An Interview with Taras Grescoe, Author of Possess the Air

Possess the Air: Love, Heroism, and the Battle for the Soul of Mussolini’s Rome by Taras Grescoe came out on October 15th!

Whoever you are, you are sure to be a severe critic of Fascism, and you must feel the servile shame. But even you are responsible for your inaction. Do not seek to justify yourself with the illusion that there is nothing to be done. That is not true. Every person of courage and honour is quietly working for a free Italy. Even if you do not want to join us, there are still TEN THINGS which you can do. You can, and therefore you must.

These unsayable words, printed on leaflets that rained down on Mussolini’s headquarters in the heart of Rome at the height of the dictator’s power, drive the central drama of Possess the Air. This is the story of freedom fighters who defied Italy’s despot by opposing the rising tide of populism and xenophobia. Chief among them: poet and aviator Lauro de Bosis, firstborn of an Italian aristocrat and a New Englander, who transformed himself into a modern Icarus and amazed the world as he risked his life in the skies to bring Il Duce down. Taras Grescoe’s inspiring story of resistance, risk, and sacrifice paints a portrait of heroes in the fight against authoritarianism. This is an essential biography for our time.

Here is a Biblioasis interview with Taras Grescoe, author of Possess the Air.

   

 

For those who are coming to your work for the first time, can you tell us a little about yourself and your writing?

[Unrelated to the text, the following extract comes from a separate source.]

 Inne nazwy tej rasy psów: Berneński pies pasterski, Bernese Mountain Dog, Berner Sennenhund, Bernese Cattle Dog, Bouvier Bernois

I’m the son of writers. My parents started out as journalists, and became editors (they founded magazines in Vancouver, Calgary, and Edmonton) and authors. I grew up having every sentence I uttered analyzed, every story I told at the dinner table questioned and edited—for clarity, for logic, for good story-telling qualities. I loved to read, was curious about the world, and attended alternative schools where I was encouraged to write and research projects. In my teens and twenties, I resisted my apparent destiny—to be a writer—but around the age of 30, my background and training, perhaps my genes, kicked in. Since then, I’ve written seven books, and a whole lot of features for magazines and newspapers. I can’t stop myself. I alternate between turning my own experiences into stories—non-fiction narratives, for want of a better term in the English-speaking world—and, when I can’t get out into the world to have more experiences, looking for true stories that I think would make great books.

How did you first hear about Lauro de Bosis? What was your research process like?

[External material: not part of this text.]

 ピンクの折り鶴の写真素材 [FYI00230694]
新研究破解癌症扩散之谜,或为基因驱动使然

Before Lauro, there was Rome. I visited it for the first time on assignment, following in the footsteps of Gregory Peck in Roman Holiday for a travel article for National Geographic Traveler. I had gone through a bad break-up in Montreal, it was February, and a week in Rome snapped me out of my heartbreak and torpor. Since then, I’ve been able to explore the city deeply, through repeat visits and obsessive reading.

I first encountered Lauro’s name while reading Iris Origo’s extraordinary memoir A Need to Testify. (Origo was an Anglo-American expat who bore witness to the rise of Fascism from her farm in a Tuscan valley.) Lauro’s courage and intelligence spoke to me, and when I learned he was a child of Rome, and his life was deeply entangled with the city’s history, I knew I’d found a story that would bring a lost city—Rome as it was before Mussolini and the Fascists remade it in their image—back to life.

The research involved on-the-ground visits to all the sites associated with the life of Lauro de Bosis—including the palazzo where he lived in Rome, now converted into the offices of an architectural firm. The book tells the parallel story of Gilbert and Mary Stewart Bagnani, a pair of Canadian archaeologists who witnessed the transformation of Rome under the Fascists, and I visited the places where they lived in Rome—including Gilbert’s childhood apartment, now the heavily-guarded German embassy. And I spent weeks in archives at Harvard, in New York, in Toronto and Peterborough poring over the letters and documents that helped me to tell their stories. The most remarkable of these institutions was the Archivio Centrale dello Stato in the Fascist-built Roman suburb of EUR, which houses the files of Mussolini’s political police, and where I found stories that shed light on what happened to Lauro after his successful attempt to bombard Mussolini’s palazzo in the center of Rome.

You called Possess the Air “an important story for our time” in light of our current political climate. Can you elaborate on that?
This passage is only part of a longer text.